The hard facts of today’s economic environment and the increased digitalisation of the business systems means that cybercrime is a significant problem and is highly unlikely to go away. There are over five million SMBs in the UK, and between them, they make up a staggering 49.8 per cent of the economy. Nearly half of all UK SMBs had what is considered to be a serious security breach last year. This resulted in 8 to 15 per cent of annual turnover being lost, in the most severe cases. The cost of cyber crime on average is between £65,000 and £115,000, and can have some calamitous results; these include SMBs being unable to carry out business for up to ten days. Another worrying statistic is that 60 per cent of businesses fail within six months of their data being hacked.

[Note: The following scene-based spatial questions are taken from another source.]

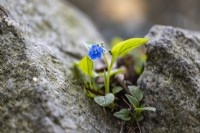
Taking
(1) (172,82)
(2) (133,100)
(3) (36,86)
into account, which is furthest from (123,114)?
(3) (36,86)

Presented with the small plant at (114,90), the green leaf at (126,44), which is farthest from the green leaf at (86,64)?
the green leaf at (126,44)

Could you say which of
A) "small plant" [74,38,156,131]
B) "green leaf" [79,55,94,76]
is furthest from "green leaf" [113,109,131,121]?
"green leaf" [79,55,94,76]

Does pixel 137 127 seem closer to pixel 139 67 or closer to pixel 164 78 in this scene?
pixel 164 78

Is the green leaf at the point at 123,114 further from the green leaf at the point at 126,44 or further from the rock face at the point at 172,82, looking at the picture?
the green leaf at the point at 126,44

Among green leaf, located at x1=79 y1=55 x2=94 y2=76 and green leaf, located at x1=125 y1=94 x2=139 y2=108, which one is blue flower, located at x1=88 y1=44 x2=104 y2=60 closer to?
green leaf, located at x1=79 y1=55 x2=94 y2=76

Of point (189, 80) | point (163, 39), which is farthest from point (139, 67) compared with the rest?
point (189, 80)
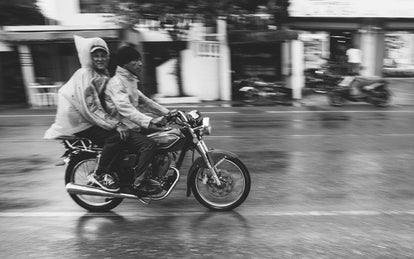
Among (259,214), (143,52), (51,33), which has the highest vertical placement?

The National Chairman of the Federation of Small Businesses, John Allan, said: “We know from our own research that in the future small businesses expect to become much more dependent on web based tools. We also know that, as firms’ reliance on tools like cloud computing increases, they also become more aware of the threats these services can pose.”
Experts believe that the key to avoiding data breaches comes down to SMBs being more aware that the risk exists. Education of workers, monitoring of systems, and a plan for damage control are all necessary in the fight against data breaches.